TEXT SEGMENT Start Marker
Ulcerative colitis (UC), a predominant form of inflammatory bowel disease (IBD), is a chronic and relapsing intestinal inflammatory disorder [1]. Despite extensive research, the precise etiology of UC remains incompletely understood, with contributing factors including genetic susceptibility, disruption of the epithelial barrier, immune dysregulation, and environmental influences [2]. In recent decades, the incidence of UC has risen markedly [3]. Current therapeutic strategies, including mesalazine, glucocorticoids, immunosuppressants, and biological agents, offer relief; however, disease recurrence and adverse side effects persist in certain patient populations [4]. Consequently, the identification of novel therapeutic targets is crucial for advancing treatment options.
TEXT SEGMENT End Marker
## WHAT IS REQUIRED
Write the next part of the ulcerative colitis passage above, picking up after its final sentence.
EXTRACTED ENTRIES Start Marker
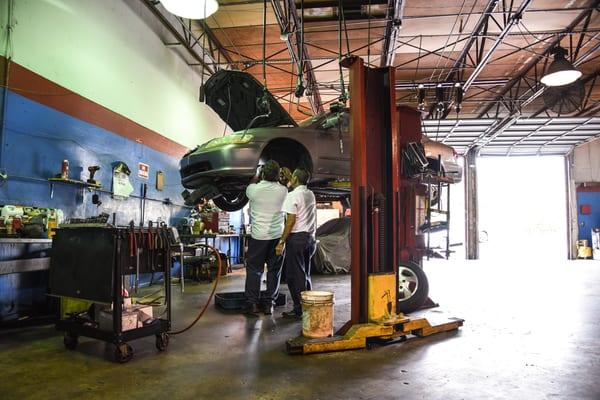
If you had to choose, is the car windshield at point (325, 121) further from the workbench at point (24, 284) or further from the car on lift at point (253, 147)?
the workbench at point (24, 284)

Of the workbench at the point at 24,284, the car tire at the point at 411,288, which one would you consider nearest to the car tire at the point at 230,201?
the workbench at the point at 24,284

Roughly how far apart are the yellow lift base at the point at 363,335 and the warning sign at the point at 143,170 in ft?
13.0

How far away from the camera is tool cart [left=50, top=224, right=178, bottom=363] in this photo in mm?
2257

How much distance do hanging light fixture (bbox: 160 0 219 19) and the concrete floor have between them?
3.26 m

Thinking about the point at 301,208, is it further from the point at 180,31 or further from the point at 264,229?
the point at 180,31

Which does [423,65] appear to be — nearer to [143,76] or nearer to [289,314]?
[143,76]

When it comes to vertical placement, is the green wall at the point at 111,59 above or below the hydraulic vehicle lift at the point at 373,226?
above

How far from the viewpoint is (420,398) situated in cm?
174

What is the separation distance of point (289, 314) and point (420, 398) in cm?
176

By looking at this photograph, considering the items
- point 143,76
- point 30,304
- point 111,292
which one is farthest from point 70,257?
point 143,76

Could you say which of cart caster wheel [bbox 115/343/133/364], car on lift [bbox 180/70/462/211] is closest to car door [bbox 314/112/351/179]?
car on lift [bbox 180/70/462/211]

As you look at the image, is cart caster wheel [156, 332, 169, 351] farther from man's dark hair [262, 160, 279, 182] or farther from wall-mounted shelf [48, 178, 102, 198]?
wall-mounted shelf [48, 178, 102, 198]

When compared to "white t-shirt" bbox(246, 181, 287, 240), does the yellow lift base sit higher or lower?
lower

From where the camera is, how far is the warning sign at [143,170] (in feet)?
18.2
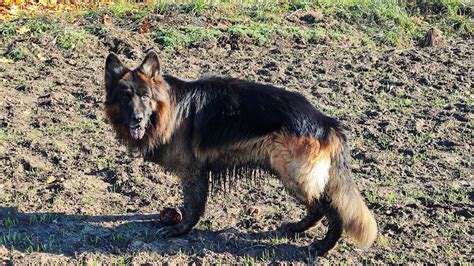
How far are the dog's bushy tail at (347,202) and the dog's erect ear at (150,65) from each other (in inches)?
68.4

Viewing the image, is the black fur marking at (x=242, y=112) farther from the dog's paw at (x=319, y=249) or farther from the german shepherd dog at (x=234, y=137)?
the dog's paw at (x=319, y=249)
EXTRACTED ENTRIES End Marker
EXTRACTED ENTRIES Start Marker
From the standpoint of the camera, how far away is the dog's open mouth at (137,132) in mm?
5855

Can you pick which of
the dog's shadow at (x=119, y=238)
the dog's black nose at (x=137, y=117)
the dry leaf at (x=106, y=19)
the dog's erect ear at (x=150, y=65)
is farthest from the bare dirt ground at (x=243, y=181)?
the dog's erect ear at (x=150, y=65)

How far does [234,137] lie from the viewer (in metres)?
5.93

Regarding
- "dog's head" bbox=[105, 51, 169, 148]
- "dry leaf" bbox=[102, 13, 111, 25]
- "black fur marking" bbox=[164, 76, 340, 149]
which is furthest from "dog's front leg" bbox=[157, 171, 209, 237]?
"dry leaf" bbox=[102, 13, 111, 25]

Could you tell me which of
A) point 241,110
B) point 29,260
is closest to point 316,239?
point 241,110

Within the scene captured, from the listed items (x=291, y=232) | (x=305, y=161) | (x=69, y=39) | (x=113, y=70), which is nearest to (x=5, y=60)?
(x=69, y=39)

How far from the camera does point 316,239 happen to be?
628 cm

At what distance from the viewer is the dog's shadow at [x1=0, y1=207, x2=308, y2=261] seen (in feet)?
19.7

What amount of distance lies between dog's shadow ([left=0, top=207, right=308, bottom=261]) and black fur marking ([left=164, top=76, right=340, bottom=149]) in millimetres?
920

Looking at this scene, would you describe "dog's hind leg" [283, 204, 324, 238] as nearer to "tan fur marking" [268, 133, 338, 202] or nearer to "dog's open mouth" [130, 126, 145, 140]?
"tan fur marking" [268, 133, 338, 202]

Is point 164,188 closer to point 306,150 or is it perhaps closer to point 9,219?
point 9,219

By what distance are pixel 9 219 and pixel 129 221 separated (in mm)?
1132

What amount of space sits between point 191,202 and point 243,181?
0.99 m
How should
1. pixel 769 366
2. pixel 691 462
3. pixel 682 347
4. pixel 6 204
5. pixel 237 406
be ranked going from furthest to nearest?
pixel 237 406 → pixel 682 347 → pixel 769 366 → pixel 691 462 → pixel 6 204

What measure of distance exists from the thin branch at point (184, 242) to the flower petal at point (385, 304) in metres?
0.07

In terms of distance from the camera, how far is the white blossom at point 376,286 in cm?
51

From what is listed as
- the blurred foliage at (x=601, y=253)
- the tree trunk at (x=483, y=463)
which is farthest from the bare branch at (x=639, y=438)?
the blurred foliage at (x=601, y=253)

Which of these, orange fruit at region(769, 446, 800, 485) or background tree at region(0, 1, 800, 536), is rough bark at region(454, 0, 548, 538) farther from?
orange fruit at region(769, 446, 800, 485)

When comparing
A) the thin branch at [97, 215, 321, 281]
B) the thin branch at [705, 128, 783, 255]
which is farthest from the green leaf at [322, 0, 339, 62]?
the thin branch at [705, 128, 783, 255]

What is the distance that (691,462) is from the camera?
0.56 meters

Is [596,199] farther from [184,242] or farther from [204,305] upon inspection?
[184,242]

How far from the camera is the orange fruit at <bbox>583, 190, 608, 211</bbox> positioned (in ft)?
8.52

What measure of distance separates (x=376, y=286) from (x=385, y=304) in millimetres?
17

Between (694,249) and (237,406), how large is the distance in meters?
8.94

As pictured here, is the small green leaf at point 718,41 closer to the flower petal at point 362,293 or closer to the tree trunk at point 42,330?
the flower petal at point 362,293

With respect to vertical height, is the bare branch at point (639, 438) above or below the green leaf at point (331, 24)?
EXTRACTED ENTRIES End Marker
EXTRACTED ENTRIES Start Marker
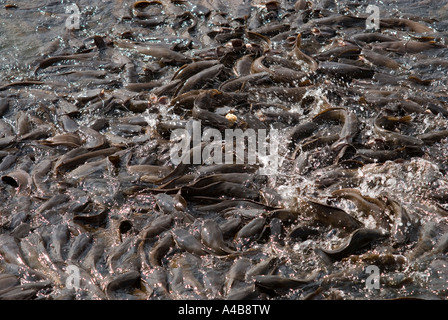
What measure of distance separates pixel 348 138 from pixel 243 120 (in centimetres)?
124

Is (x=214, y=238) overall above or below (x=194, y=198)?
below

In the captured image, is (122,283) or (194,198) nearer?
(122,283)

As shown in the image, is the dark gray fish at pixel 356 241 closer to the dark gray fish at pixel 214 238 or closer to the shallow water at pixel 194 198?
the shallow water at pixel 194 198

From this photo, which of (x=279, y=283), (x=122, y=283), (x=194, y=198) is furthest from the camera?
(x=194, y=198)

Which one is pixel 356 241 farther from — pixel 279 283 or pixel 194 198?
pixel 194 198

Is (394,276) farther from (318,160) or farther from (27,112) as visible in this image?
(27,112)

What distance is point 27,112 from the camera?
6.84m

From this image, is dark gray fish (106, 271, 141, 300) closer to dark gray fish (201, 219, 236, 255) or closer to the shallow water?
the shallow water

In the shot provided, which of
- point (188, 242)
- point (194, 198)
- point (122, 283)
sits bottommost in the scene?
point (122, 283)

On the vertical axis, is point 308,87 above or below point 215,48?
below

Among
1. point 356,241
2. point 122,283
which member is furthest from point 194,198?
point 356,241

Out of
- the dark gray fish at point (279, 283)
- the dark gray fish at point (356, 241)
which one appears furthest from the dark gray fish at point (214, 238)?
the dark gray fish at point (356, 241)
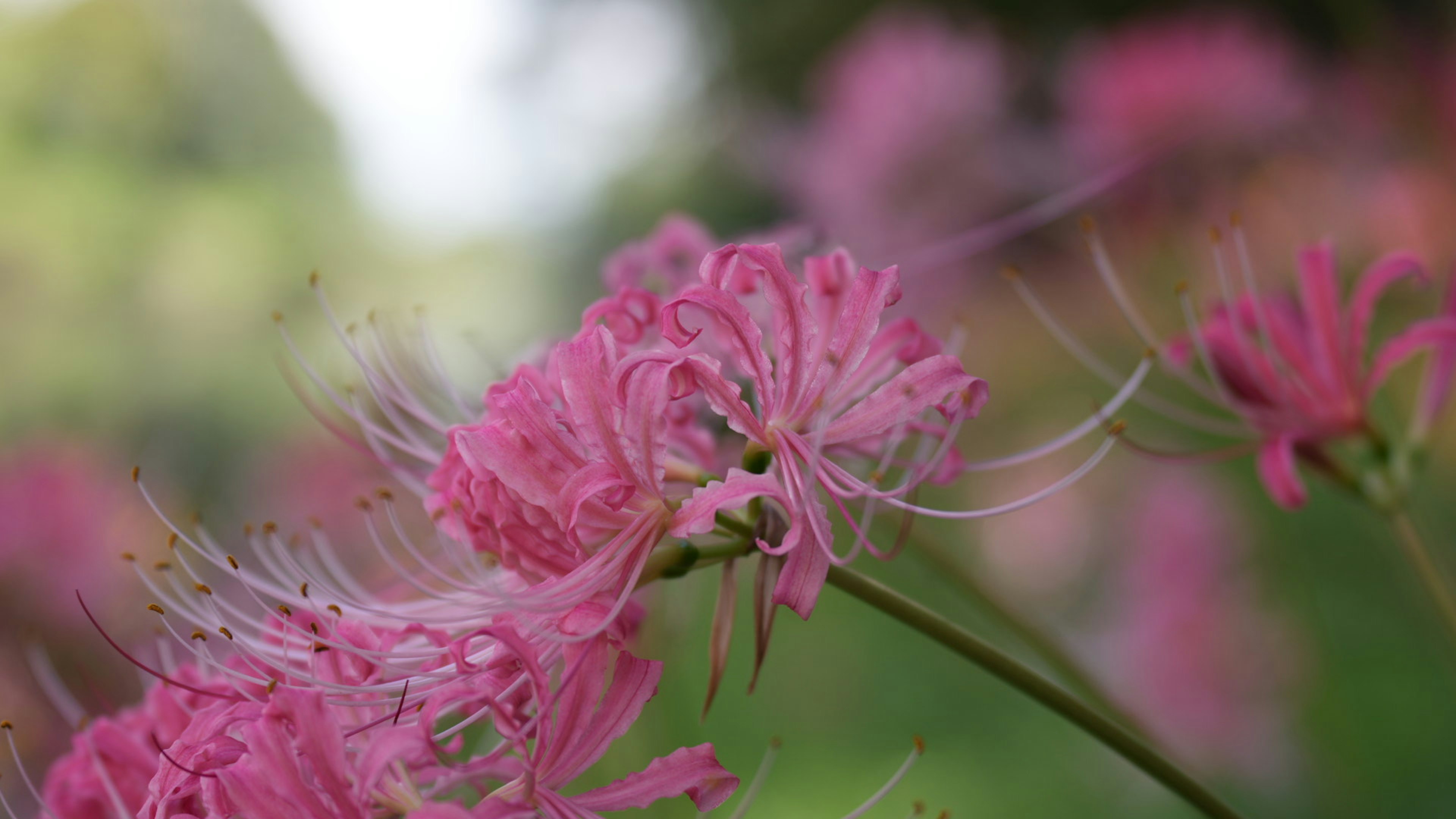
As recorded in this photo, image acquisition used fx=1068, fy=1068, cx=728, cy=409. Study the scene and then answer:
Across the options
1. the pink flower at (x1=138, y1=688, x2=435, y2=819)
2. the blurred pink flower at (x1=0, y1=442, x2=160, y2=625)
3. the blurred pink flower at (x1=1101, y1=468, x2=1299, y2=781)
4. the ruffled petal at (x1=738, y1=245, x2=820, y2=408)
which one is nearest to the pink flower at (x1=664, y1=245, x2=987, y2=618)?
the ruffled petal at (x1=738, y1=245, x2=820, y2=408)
EXTRACTED ENTRIES End Marker
## EXPECTED ANSWER
Estrogen receptors (α, β, and G-protein coupled receptor), play a critical role in regulating a variety of physiological processes [5]. Estrogen receptor β (ERβ), the predominant subtype expressed in intestinal epithelial cells (IECs) in both males and females, not only mediates estrogen signaling but also functions independently as a transcription factor [6]. Beyond its role in estrogen-driven processes, ERβ can exert cellular effects as a standalone protein or in conjunction with other regulatory proteins, and is essential for maintaining the structural and functional integrity of the intestinal epithelium [7]. Emerging evidence suggests that ERβ exerts significant anti-inflammatory and antitumor effects in the colon, with mechanisms potentially involving the modulation of the microbiota, immune responses, and the preservation of epithelial barrier function[[8], [9], [10]]. However, the exact molecular pathways through which ERβ regulates IECs remain incompletely understood.

ERB041 is a selective, nonsteroidal ERβ agonist that has been shown to specifically activate ERβ signaling without affecting ERα [11]. By selectively targeting ERβ, ERB041 has emerged as a promising therapeutic agent for modulating ERβ-mediated pathways in a variety of physiological contexts, including inflammatory and oncological disorders [8]. Recent studies have demonstrated that ERβ agonist can ameliorate inflammation and promote epithelial barrier function, making it a potential candidate for the treatment of inflammatory diseases such as UC [12]. Despite these promising findings, the full range of molecular mechanisms underlying the effects of ERB041 in the intestinal epithelium remains to be fully elucidated.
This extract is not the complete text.